Cette « administration de surveillance », c’est l’art d’utiliser les structures administratives françaises pour imposer la domination allemande, tout en maintenant les apparences d’une collaboration consentie. C’est Werner Best qui, dans une note confidentielle, propose de substituer la déportation des Juifs aux exécutions d’otages, jugées contre-productives.
Hans Speidel, chef d’état-major du MBF, est un officier brillant et ambitieux. Il a une connaissance approfondie de la France, ayant travaillé comme attaché militaire à l’ambassade d’Allemagne à Paris avant la guerre. Speidel est un partisan convaincu de la vision völkisch d’une Europe sous domination allemande. Il voit dans l’Occupation de la France une opportunité pour imposer la domination du Reich.
Speidel est l’artisan de la répression et du contrôle de la société française. Il organise les rafles, les exécutions d’otages, la déportation des Juifs. Il est l’auteur des rapports mensuels (Lageberichte) adressés à Berlin, qui rendent compte de l’état de l’opinion française et de la situation politique et militaire du pays.
Ernst Jünger, écrivain célèbre, auteur d’ « Orages d’acier », récit autobiographique de la Première Guerre mondiale, est mobilisé en 1939. Affecté à Paris en 1941, il est nommé à la tête du service de censure du MBF. Jünger, dandy en uniforme, cultive l’image d’un esthète désabusé, observateur distant des événements. Pierre Abou, s’appuyant sur des archives inédites et des témoignages directs, démasque les mensonges et les omissions du « Journal parisien » et révèle la véritable nature du rôle joué par Jünger au Majestic. Pierre abou écrit :

Le dénominateur commun de ces diverses tâches est l’observation des forces hostiles, internes ou externes à l’armée par la surveillance des échanges quels que soient leurs supports, ce que dans un autre contexte on eût désigné par les "grandes oreilles" du Commandement.

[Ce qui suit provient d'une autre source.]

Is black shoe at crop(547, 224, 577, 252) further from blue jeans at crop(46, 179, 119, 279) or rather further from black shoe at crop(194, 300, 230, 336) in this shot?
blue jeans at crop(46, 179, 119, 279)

Jünger n’est pas le « résistant passif » qu’il prétend être. Il est un rouage essentiel de la machine répressive nazie. Il participe activement à la surveillance des communications, à la répression des désertions et à la mise en œuvre de la Solution finale. Sa confiscation des lettres des fusillés de Châteaubriant, dont celle du jeune Guy Môquet, est un acte révoltant qui révèle la duplicité et le cynisme de cet « éclaireur de la barbarie ».

La France sous surveillance

La France occupée est une société sous surveillance. Les conversations téléphoniques sont écoutées, les lettres sont ouvertes, les télégrammes sont interceptés. Rien n’échappe à la vigilance des « grandes oreilles » du MBF. Les « hommes du Majestic », nourris d’une vision paranoïaque du monde, voient des ennemis partout.
Hans Speidel, soucieux de donner une caution intellectuelle à la domination allemande, crée le « Cercle George », un groupe d’officiers qui se réunit régulièrement au George V pour discuter de la « question française ». Loin d’être un think tank indépendant et critique du régime nazi, le Cercle George est en réalité un lieu où s’affirme l’adhésion des participants aux principes du national-socialisme et à la vision völkisch d’une Europe sous domination allemande. Pierre Abou écrit :

Un tel cercle, où la hiérarchie est mise de côté pendant la tenue des séances, comble donc le vide idéologique radical conservateur qui commençait à s’installer. (…) Dans cette "cour", les proximités intellectuelles revêtent plus d’importance que les uniformes, les galons et les structures.

Jünger, participant actif des discussions, y joue le rôle de conseiller politique et stratégique. Il se targue d’avoir introduit dans les rapports à Berlin des éléments critiques des exécutions d’otages. Pierre Abou met en évidence les faiblesses de cette position, et révèle l’implication de Jünger dans la répression des désertions et la surveillance des communications.
La mise en place d’un vaste système de surveillance des communications, avec le concours actif de l’administration française, permet au MBF de contrôler l’opinion publique, de traquer les résistants et de préparer la mise en œuvre de la Solution finale. Jünger, grâce à son accès privilégié aux informations collectées par son service, se forge une connaissance approfondie de la société française.

La mémoire falsifiée

La défaite de l’Allemagne nazie ne signifie pas la fin de l’histoire. Les « hommes du Majestic », pour la plupart, échappent à la Justice. Le non-lieu généralisé dont ils bénéficient est une insulte à la mémoire des victimes. Pierre Abou, s’appuyant sur des archives judiciaires inédites, révèle l’ampleur de ce déni de justice :

Au total, la justice française n’a pas brillé par son efficacité à l’égard des hommes du Majestic. Seul un procès collectif aurait été adapté à la recherche des responsabilités dans un contexte de grande complexité administrative. Les autorités françaises en disposèrent autrement. Ce choix peut expliquer en partie l’échec des instructions qui seront conduites individuellement contre divers membres du MBF.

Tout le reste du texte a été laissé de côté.